**Reading text:**
⁂

Comparative Analysis of Different Architectures for Sentiment Analysis
Sentiment analysis is a very simple yet powerful natural language processing (NLP) technique that is used to classify the sentiments of the text into different classes based on the emotions underlying the text. In the simplest case, the text can be classified as being positive or negative. However, the method can extend to more complex classes such as positive, slightly positive, neutral, slightly negative and negative or can even be applied to different classes of sentiment such as toxicity.
Additionally, there are many different architectures that can be used to carry out the sentiment analysis task. The most basic architecture is an RNN model that takes the embedded sequence as an input. The result of the output of the RNN model is then passed through a dense layer to obtain a classification. There has been work done using more complex architectures such as bidirectional models, multi-layer models and even convolutional neural network. A recent work done by Salesforce Research has proposed a new type of RNN model that combines convolutional layers and recurrent pooling steps and applied it to the task of sentiment analysis.
This presents the question of which architecture performs better both in terms of time and accuracy.
The data contained in 'reviews.txt' and 'labels.txt' are a subset of reviews and sentiment of IMDB reviews. The text is classified as being 'POSITIVE' or 'NEGATIVE'.
In this experiment, which participates as an extension of a sentiment analysis assignment, there are six different architectures tested:
- Quasi Recurrent Neural Network (QRNN)
- Unidirectional Gated Recurrent Unit (GRU)
- Unidirectional Long-Short Term Unit (UniLSTM)
- Bidirectional LSTM (BiLSTM)
- Multi-Layer Bidirectional LSTM (MBiLSTM)
- Convolutional Neural Network (CNN)
This project requires Python 3.6 and the following Python libraries installed:
You will also need to have software installed to run and execute a Jupyter Notebook
If you do not have Python installed yet, it is highly recommended that you install the Anaconda distribution of Python, which already has the above packages and more included. Make sure that you select the Python 3.6 installer.

⁂

**Source data:**

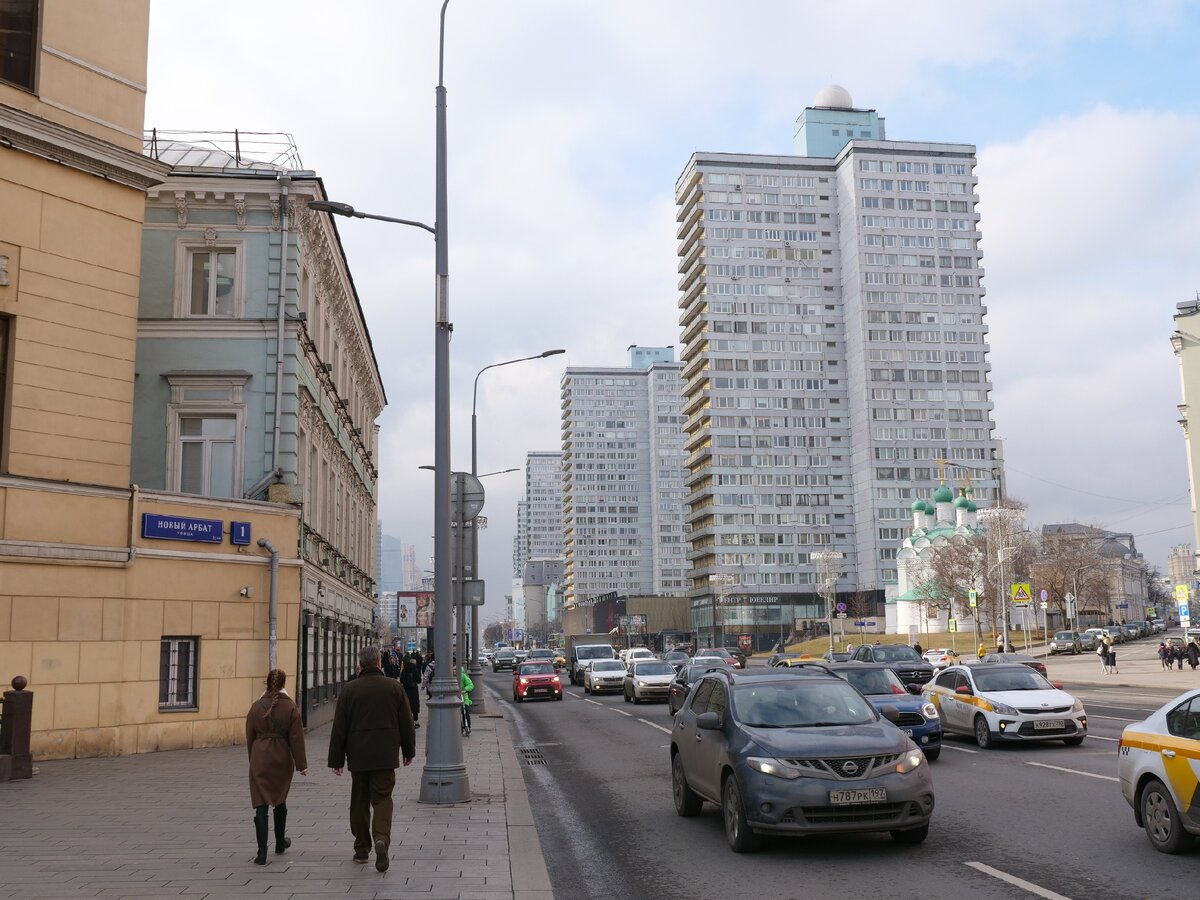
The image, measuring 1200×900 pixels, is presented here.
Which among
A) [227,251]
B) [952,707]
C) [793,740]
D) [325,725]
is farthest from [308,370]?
[793,740]

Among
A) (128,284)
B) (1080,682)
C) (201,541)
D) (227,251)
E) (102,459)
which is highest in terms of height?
(227,251)

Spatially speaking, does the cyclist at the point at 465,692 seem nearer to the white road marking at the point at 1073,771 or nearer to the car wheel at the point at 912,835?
the white road marking at the point at 1073,771

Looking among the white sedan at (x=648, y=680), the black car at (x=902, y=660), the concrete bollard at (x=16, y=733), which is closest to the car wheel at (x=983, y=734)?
the black car at (x=902, y=660)

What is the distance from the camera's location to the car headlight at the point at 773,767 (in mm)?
9461

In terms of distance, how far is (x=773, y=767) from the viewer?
376 inches

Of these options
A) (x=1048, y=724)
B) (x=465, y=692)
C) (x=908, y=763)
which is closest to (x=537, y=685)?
(x=465, y=692)

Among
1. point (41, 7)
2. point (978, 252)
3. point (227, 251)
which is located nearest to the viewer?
point (41, 7)

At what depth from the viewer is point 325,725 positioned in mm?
29672

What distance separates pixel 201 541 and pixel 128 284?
196 inches

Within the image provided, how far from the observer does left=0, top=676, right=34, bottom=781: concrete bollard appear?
15.7 metres

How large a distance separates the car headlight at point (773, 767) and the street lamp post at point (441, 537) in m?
4.50

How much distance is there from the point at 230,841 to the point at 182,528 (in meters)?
11.2

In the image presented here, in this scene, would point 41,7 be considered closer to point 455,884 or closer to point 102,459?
point 102,459

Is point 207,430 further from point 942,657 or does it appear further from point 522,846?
point 942,657
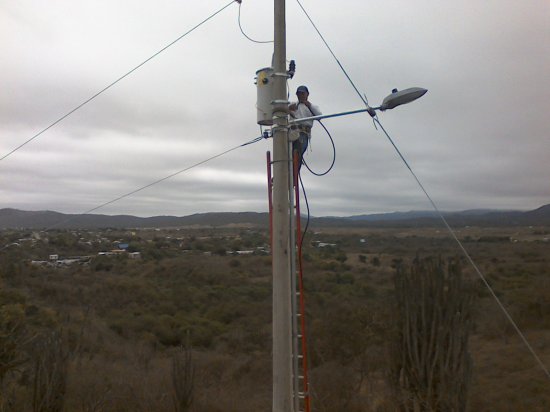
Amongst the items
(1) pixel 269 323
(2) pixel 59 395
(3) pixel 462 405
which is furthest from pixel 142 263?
(3) pixel 462 405

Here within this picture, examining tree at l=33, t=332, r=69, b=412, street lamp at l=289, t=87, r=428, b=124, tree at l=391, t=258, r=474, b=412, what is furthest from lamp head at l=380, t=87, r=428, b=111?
tree at l=33, t=332, r=69, b=412

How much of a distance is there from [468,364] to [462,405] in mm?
507

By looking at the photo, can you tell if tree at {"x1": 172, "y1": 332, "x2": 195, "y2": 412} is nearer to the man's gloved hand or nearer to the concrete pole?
the concrete pole

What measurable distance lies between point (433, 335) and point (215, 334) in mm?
13665

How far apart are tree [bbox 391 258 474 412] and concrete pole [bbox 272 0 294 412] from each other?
201 centimetres

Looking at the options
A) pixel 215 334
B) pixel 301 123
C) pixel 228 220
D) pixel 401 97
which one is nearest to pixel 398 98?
pixel 401 97

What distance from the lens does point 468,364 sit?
18.1ft

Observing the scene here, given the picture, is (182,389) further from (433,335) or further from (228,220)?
(228,220)

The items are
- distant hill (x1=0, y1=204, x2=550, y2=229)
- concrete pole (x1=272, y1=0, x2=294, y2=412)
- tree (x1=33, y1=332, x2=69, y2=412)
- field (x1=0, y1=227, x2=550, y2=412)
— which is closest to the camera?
concrete pole (x1=272, y1=0, x2=294, y2=412)

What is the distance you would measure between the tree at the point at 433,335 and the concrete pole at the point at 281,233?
201 centimetres

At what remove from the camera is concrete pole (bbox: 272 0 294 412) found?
4.35 metres

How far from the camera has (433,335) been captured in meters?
5.66

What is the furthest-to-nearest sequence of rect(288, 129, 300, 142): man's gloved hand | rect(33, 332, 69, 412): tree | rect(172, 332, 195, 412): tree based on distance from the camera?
1. rect(172, 332, 195, 412): tree
2. rect(33, 332, 69, 412): tree
3. rect(288, 129, 300, 142): man's gloved hand

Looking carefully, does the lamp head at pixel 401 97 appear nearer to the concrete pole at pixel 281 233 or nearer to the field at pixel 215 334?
the concrete pole at pixel 281 233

⁂

**Work to complete:**
1. Edit the sentiment analysis text from "In this experiment, which" to "Bidirectional LSTM (MBiLSTM)", replacing "experiment" with "study".
2. Based on the sentiment analysis text, is each statement true? Answer yes or no for each, and quote the words that decide it.
(a) The reviews in 'reviews.txt' and 'labels.txt' come from IMDB.
(b) The project requires Python 2.7.
(c) The model proposed by Salesforce Research combines convolutional layers and recurrent pooling steps.

**Set of answers:**
1.
In this study, which participates as an extension of a sentiment analysis assignment, there are six different architectures tested:
- Quasi Recurrent Neural Network (QRNN)
- Unidirectional Gated Recurrent Unit (GRU)
- Unidirectional Long-Short Term Unit (UniLSTM)
- Bidirectional LSTM (BiLSTM)
- Multi-Layer Bidirectional LSTM (MBiLSTM)

2.
(a) Yes: "are a subset of reviews and sentiment of IMDB reviews"
(b) No: "This project requires Python 3.6"
(c) Yes: "combines convolutional layers and recurrent pooling steps"